# ARTICLE
☆ ☆ ☆ ☆ ☆

My buddy has a lpg/diesel 50/50 system on his logging truck (in the states). The thing is a complete hotrod. He pulls illegally sized loads on the highway all the time.
@@Helder_Paulo 450hp here diesel only on compounded pd130 :D I was about to comment that VW Sold T5 Multivan with LPG injection (i think 100% lpg), tho quite rare as you would need to pay more
5:22 heyyyaaa...if you rotate the can so the spout is at the high point (not at the bottom) when you're pouring it outta those cans...it won't slop and splash around so bad, and you get to tip it over further before it comes out too......jus sayin'
No doubt the system is very well aerated. It will take a fair amount of time to get all the air out of the pump, lines, rail and injectors. You should have refilled system with good diesel, then run it long enough to get all the air out. I bet much of your fuel was shuttled back to fuel tank, through fuel return.

☆ ☆ ☆ ☆ ☆

# Items listed in a dataset
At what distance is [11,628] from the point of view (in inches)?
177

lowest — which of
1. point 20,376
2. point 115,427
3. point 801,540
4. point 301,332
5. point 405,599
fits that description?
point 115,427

☆ ☆ ☆ ☆ ☆

# DIRECTIONS
• a. Reproduce the comments word for word, beginning with "My buddy has" and ending after "all the time.".
• b. According to the comments, where should the spout be when pouring from the can so it won't slop and splash?

# RESULTS FOR EACH TASK
• a.
My buddy has a lpg/diesel 50/50 system on his logging truck (in the states). The thing is a complete hotrod. He pulls illegally sized loads on the highway all the time.

• b. The spout should be at the high point, not at the bottom.